The security aspects of modernization

A White House plan and a recent survey of federal IT leaders highlight the need for collaboration when it comes to creating a secure, modern IT environment.

Shutterstock image.
 

IT modernization has resurfaced as a topic of conversation in the federal government in the past month. On Aug. 30, White House officials issued a draft report on the Trump administration's plan to modernize federal IT. It directs agencies to move more swiftly to the cloud, consolidate networks and prioritize the modernization of high-value, high-risk assets.

The following week, a report by research company Market Connections found that many agencies -- in the opinions of their own managers -- were not as successful in their modernization efforts as they could be. On behalf of Unisys, the company asked about 200 federal IT decision-makers to self-grade their agencies' modernization efforts. Only a small minority of respondents gave their agencies' efforts the top grade of A, and more than half rated their several activities at the middle grade of C or lower.

Although the release of those documents at roughly the same time was coincidental, the results of the survey underscore the recommendations made in the White House document: the need for greater efficiency, shared services and cross-agency collaboration.

When asked about the benefits they seek to achieve through modernization, participants in the Unisys survey cited enhanced security (38 percent), greater operational efficiency (35 percent), ability to meet mission goals (33 percent) and reduced costs (26 percent).

Similarly, when respondents were asked about the most important factors for successful modernization, the three top factors they cited as "very important" were leadership commitment, sufficient funds and budget, and skilled technical staff.

The results reflect a high level of awareness among federal IT decision-makers of what they need to achieve their modernization goals. But when asked if they agree with the notion that IT modernization journeys are unique to each agency, many more agreed than disagreed (109 versus 42). Of those who agreed, 61 percent said all agencies have unique modernization needs, and only 8 percent said agencies were unique but had common needs.

Although it is true that each agency has a unique mission, culture, risk appetite and level of maturity in IT implementation, which can lead to unique IT modernization requirements and goals, the White House report makes it clear that there is plenty of room for collaboration. Many of its recommendations emphasize points such as the consolidation of network acquisition and management and shared services related to the cloud and security.

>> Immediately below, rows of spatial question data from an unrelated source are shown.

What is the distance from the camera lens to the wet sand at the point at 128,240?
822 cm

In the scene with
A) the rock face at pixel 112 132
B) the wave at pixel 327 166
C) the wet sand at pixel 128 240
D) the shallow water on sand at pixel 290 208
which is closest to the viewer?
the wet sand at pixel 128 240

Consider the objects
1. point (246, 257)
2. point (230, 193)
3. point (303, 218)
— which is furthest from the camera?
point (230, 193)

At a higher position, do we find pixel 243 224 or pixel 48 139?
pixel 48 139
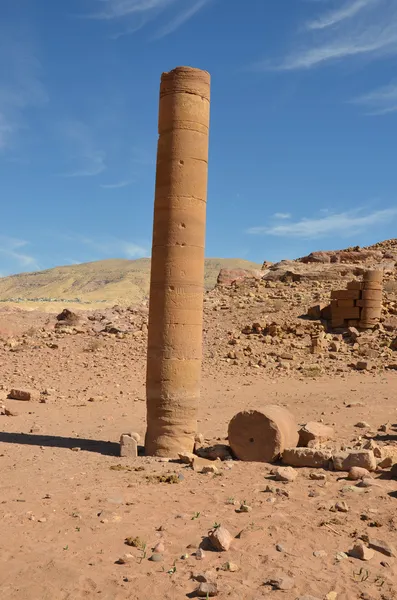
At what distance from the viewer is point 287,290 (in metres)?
25.8

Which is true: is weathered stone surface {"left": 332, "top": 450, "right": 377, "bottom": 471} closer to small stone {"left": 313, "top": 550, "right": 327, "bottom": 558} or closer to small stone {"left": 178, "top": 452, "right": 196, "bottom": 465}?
small stone {"left": 178, "top": 452, "right": 196, "bottom": 465}

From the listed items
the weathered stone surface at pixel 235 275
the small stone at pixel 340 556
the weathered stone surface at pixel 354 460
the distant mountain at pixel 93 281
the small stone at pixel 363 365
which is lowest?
the small stone at pixel 340 556

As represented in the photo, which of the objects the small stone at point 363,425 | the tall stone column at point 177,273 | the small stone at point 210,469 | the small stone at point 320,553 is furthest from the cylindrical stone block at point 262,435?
the small stone at point 320,553

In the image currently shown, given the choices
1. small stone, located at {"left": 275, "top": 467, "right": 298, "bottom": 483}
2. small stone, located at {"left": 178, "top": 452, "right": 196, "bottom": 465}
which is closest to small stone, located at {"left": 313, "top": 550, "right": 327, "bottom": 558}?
small stone, located at {"left": 275, "top": 467, "right": 298, "bottom": 483}

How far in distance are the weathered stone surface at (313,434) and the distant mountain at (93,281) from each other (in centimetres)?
6453

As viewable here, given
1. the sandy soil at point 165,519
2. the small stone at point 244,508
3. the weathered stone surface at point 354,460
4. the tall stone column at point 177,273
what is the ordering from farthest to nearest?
the tall stone column at point 177,273, the weathered stone surface at point 354,460, the small stone at point 244,508, the sandy soil at point 165,519

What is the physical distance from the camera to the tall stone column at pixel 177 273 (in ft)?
33.0

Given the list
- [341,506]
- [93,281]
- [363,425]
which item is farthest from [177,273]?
[93,281]

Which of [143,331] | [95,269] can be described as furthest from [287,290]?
[95,269]

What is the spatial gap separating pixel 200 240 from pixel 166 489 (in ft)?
13.9

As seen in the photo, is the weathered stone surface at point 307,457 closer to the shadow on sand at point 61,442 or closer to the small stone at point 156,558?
the shadow on sand at point 61,442

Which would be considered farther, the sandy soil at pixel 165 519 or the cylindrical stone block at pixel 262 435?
the cylindrical stone block at pixel 262 435

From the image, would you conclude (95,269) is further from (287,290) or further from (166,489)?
(166,489)

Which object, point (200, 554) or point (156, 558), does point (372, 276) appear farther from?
point (156, 558)
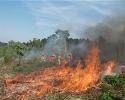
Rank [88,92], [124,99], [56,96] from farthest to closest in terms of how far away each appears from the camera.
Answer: [88,92]
[56,96]
[124,99]

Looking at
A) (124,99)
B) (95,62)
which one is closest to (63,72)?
(95,62)

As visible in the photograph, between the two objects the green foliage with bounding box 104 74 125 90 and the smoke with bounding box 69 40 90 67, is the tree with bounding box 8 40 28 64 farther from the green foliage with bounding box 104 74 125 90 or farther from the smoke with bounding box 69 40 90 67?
the green foliage with bounding box 104 74 125 90

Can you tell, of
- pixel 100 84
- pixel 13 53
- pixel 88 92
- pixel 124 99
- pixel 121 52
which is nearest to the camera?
pixel 124 99

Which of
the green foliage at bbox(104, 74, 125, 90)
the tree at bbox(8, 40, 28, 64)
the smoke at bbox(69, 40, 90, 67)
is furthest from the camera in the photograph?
the tree at bbox(8, 40, 28, 64)

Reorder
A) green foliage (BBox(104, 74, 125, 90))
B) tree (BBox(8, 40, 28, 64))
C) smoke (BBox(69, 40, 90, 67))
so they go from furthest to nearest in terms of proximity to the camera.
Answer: tree (BBox(8, 40, 28, 64))
smoke (BBox(69, 40, 90, 67))
green foliage (BBox(104, 74, 125, 90))

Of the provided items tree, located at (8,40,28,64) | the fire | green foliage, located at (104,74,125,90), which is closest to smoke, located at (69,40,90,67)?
the fire

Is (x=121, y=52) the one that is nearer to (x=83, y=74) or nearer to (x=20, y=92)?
(x=83, y=74)

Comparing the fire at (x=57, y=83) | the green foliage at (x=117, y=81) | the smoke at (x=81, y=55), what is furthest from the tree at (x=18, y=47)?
the green foliage at (x=117, y=81)

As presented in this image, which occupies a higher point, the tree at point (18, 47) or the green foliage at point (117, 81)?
the tree at point (18, 47)

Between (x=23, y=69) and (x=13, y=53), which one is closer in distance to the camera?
(x=23, y=69)

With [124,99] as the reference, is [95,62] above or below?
above

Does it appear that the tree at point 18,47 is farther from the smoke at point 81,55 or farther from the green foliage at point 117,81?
the green foliage at point 117,81

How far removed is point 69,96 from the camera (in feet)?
37.1

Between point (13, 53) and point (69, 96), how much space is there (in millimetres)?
19001
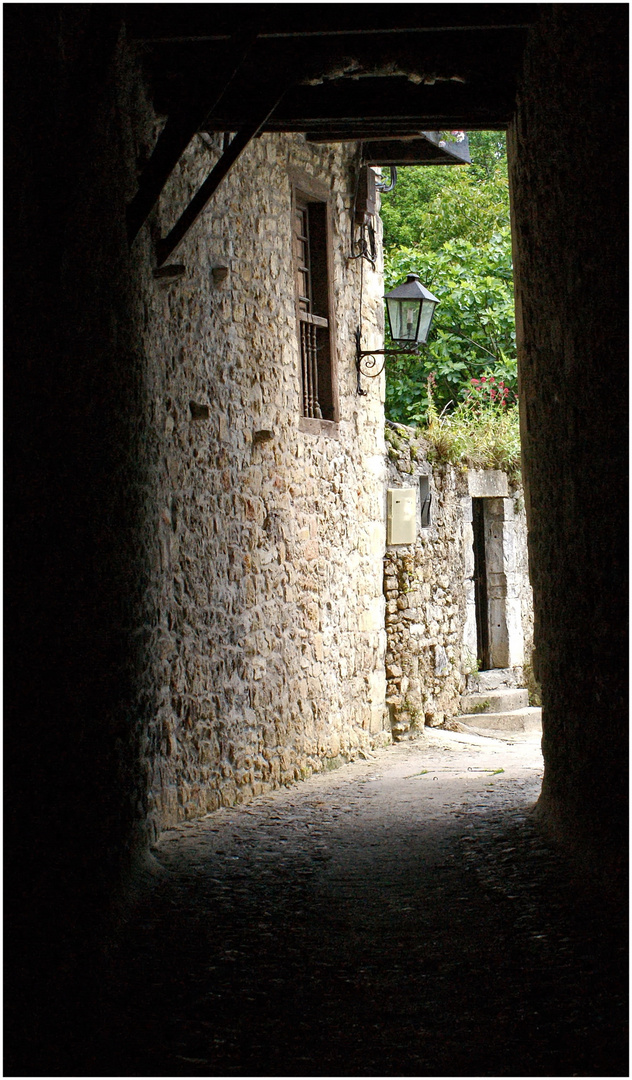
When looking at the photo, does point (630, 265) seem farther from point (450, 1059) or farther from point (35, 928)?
point (35, 928)

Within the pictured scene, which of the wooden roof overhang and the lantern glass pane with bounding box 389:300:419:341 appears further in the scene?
the lantern glass pane with bounding box 389:300:419:341

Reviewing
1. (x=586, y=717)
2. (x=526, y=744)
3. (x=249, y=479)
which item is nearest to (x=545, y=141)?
(x=586, y=717)

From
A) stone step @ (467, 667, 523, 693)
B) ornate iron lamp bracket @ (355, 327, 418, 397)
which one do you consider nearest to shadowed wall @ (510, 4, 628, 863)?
ornate iron lamp bracket @ (355, 327, 418, 397)

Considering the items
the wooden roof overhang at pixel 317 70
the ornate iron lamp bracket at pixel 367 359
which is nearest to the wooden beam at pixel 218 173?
the wooden roof overhang at pixel 317 70

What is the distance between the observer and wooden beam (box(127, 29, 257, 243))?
14.6ft

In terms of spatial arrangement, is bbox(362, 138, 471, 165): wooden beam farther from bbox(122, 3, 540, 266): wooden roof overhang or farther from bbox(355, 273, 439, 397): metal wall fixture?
bbox(122, 3, 540, 266): wooden roof overhang

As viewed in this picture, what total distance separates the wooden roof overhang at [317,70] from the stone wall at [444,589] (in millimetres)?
3695

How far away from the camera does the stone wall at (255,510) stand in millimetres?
5434

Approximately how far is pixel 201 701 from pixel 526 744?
4.05m

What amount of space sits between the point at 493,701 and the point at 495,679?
13.4 inches

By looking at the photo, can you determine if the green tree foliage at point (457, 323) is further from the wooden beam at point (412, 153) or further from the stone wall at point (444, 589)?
the wooden beam at point (412, 153)

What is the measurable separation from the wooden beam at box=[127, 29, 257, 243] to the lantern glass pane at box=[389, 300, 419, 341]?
4.08 meters

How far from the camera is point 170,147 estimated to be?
4.56 m

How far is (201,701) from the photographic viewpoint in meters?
5.68
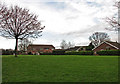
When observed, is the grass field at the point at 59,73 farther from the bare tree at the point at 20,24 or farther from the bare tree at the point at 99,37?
the bare tree at the point at 99,37

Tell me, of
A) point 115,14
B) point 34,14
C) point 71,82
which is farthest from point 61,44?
point 71,82

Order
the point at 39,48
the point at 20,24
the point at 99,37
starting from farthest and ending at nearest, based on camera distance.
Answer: the point at 39,48
the point at 99,37
the point at 20,24

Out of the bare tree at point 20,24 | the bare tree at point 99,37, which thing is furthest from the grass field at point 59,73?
the bare tree at point 99,37

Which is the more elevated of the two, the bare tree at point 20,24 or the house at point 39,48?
the bare tree at point 20,24

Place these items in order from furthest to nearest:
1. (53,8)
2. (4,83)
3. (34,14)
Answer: (34,14) < (53,8) < (4,83)

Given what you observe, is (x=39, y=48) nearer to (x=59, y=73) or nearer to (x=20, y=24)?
(x=20, y=24)

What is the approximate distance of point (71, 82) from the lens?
210 inches

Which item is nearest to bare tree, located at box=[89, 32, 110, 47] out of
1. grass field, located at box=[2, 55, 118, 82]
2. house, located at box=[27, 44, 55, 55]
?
house, located at box=[27, 44, 55, 55]

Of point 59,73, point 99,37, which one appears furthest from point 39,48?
point 59,73

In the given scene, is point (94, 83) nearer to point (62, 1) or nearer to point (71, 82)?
point (71, 82)

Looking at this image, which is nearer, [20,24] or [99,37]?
[20,24]

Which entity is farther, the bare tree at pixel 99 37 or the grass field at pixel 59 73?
the bare tree at pixel 99 37

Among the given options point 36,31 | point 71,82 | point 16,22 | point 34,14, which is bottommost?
point 71,82

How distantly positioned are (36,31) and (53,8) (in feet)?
46.2
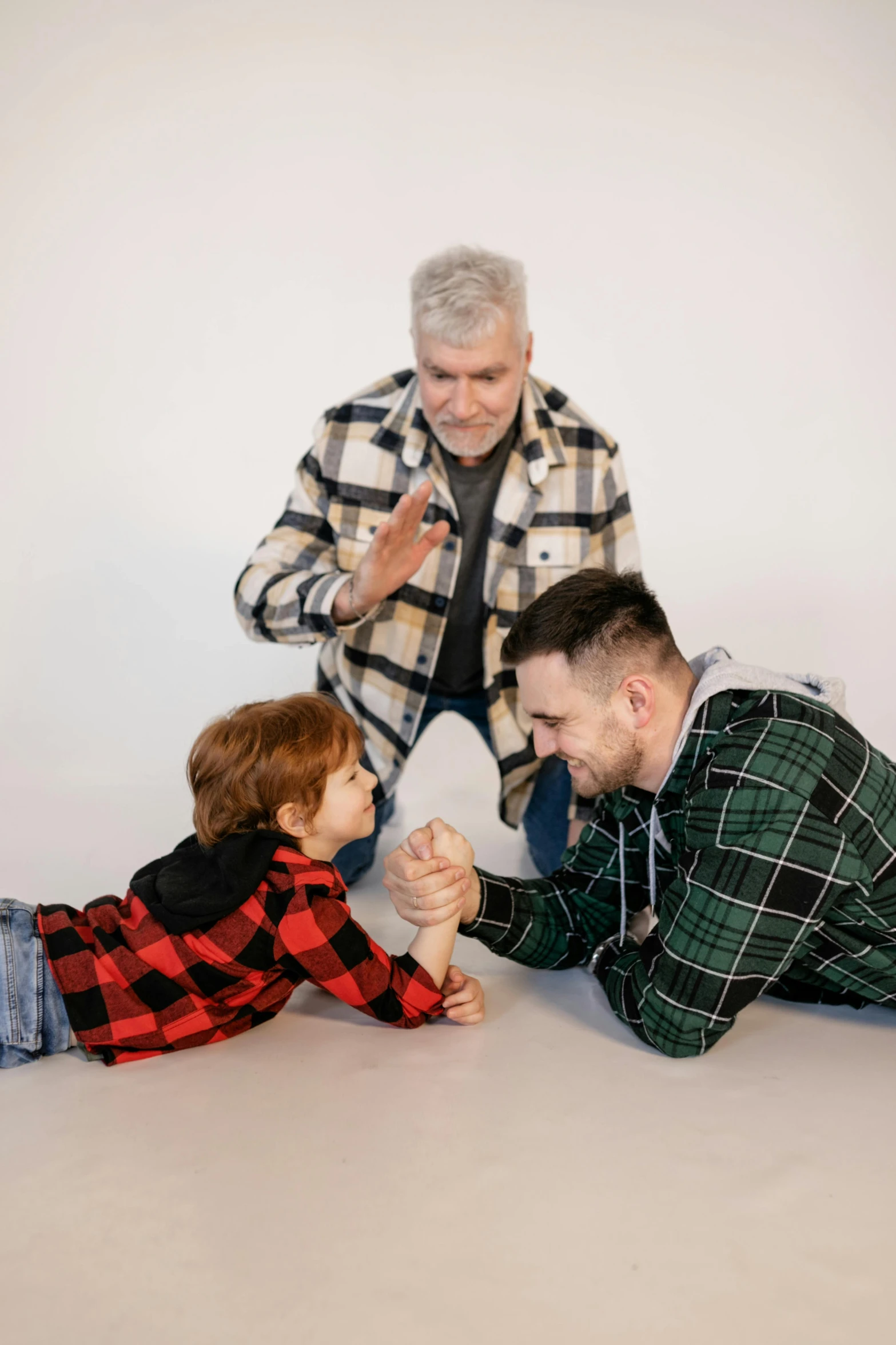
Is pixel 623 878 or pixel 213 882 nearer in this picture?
pixel 213 882

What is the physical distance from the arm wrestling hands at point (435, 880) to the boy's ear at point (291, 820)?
16 centimetres

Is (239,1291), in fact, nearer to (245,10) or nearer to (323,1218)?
(323,1218)

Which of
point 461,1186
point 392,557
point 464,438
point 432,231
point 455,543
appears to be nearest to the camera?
point 461,1186

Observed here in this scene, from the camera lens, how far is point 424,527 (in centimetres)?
300

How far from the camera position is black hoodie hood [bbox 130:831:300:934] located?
196 centimetres

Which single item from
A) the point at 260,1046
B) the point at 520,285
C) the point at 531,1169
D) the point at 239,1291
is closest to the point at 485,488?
the point at 520,285

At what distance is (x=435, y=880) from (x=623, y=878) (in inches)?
16.7

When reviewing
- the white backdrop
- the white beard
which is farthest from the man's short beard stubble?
the white backdrop

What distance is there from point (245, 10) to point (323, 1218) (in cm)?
469

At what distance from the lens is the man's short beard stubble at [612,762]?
2.06 metres

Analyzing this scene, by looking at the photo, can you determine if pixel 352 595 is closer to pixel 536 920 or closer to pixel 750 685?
pixel 536 920

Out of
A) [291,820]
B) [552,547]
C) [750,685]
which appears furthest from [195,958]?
[552,547]

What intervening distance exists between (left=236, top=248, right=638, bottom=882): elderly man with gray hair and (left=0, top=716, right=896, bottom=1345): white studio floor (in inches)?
34.1

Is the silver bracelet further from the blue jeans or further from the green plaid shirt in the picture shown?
the green plaid shirt
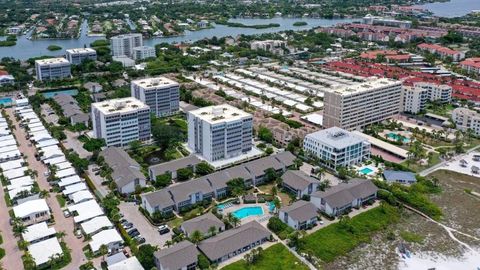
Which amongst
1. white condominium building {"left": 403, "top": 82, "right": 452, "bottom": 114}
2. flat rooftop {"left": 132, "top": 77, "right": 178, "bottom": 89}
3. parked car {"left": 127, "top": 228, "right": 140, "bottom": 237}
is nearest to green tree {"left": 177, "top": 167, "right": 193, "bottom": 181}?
parked car {"left": 127, "top": 228, "right": 140, "bottom": 237}

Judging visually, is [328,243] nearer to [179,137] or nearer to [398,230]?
[398,230]

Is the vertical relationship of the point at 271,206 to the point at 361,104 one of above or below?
below

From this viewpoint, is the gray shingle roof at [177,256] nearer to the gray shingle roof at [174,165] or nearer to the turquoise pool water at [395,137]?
the gray shingle roof at [174,165]

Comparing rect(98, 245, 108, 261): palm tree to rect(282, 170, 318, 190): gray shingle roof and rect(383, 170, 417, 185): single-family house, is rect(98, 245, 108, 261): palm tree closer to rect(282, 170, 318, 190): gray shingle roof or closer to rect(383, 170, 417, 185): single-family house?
rect(282, 170, 318, 190): gray shingle roof

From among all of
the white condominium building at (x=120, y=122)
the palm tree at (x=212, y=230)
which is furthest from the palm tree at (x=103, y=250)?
the white condominium building at (x=120, y=122)

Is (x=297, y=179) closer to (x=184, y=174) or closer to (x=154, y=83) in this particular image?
(x=184, y=174)

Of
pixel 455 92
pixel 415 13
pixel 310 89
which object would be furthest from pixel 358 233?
pixel 415 13

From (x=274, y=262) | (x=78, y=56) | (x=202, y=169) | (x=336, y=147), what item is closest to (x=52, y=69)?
(x=78, y=56)
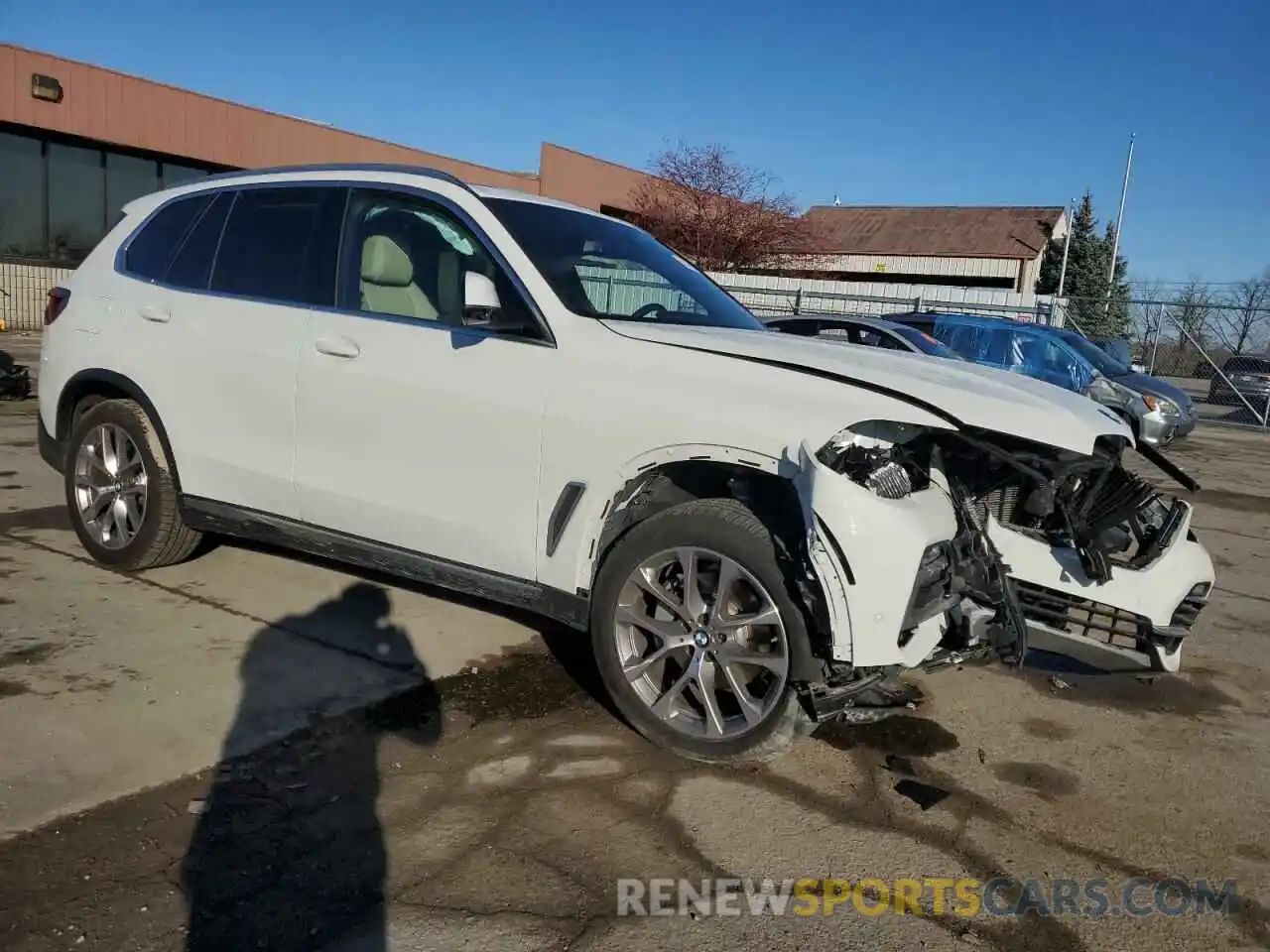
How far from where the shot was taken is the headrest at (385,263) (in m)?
4.29

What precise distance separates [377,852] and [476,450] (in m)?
1.50

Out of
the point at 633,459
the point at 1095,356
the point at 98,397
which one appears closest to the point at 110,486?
the point at 98,397

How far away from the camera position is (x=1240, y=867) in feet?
10.1

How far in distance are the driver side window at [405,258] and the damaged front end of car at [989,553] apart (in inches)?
69.8

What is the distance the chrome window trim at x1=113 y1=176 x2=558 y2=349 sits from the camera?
3.80 meters

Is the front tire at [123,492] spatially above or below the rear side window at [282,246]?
below

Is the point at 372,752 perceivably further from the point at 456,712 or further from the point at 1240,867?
the point at 1240,867

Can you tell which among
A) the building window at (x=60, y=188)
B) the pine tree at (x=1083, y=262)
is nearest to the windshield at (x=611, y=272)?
the building window at (x=60, y=188)

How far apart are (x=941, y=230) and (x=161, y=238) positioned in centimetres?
4034

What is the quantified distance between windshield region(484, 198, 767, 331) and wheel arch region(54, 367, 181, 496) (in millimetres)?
2025

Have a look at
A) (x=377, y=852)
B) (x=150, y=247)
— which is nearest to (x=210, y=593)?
(x=150, y=247)

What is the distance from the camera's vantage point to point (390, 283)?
428 centimetres

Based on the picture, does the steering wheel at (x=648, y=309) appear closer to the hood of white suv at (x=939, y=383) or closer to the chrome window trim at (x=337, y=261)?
the hood of white suv at (x=939, y=383)

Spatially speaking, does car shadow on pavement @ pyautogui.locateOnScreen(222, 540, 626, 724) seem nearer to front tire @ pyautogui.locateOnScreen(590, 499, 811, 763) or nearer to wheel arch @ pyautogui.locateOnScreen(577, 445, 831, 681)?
front tire @ pyautogui.locateOnScreen(590, 499, 811, 763)
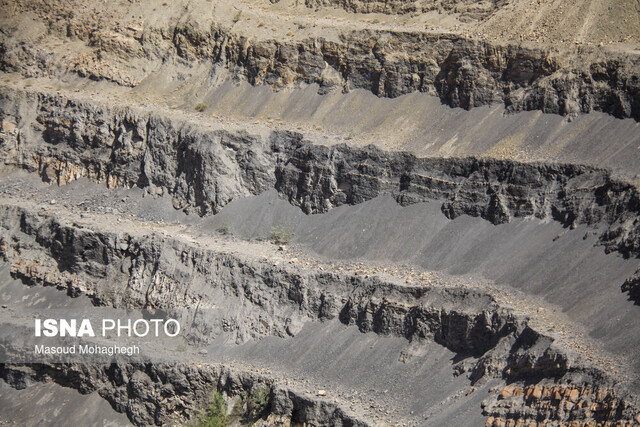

The White House plan also makes the point that beyond the well-known efficiencies and savings offered by shared services and collaboration, those activities can help achieve modernization goals such as improving security -- the No. 1 reason for modernizing cited by respondents to the Unisys survey.

As the White House report points out: "Today, each agency must independently identify possible vendors, evaluate the security of the vendors, issue an [authority to operate], integrate the solution into their own independent bespoke IT infrastructure, and allocate resources to monitor and operate that infrastructure on an ongoing basis. The combination of these factors does not achieve consistent high-quality security outcomes."

The underlying message is clear: If agencies want to achieve the goals they have cited for their modernization efforts, they must not view themselves as unique and must instead seek areas of common need that can be addressed through shared services and collaboration.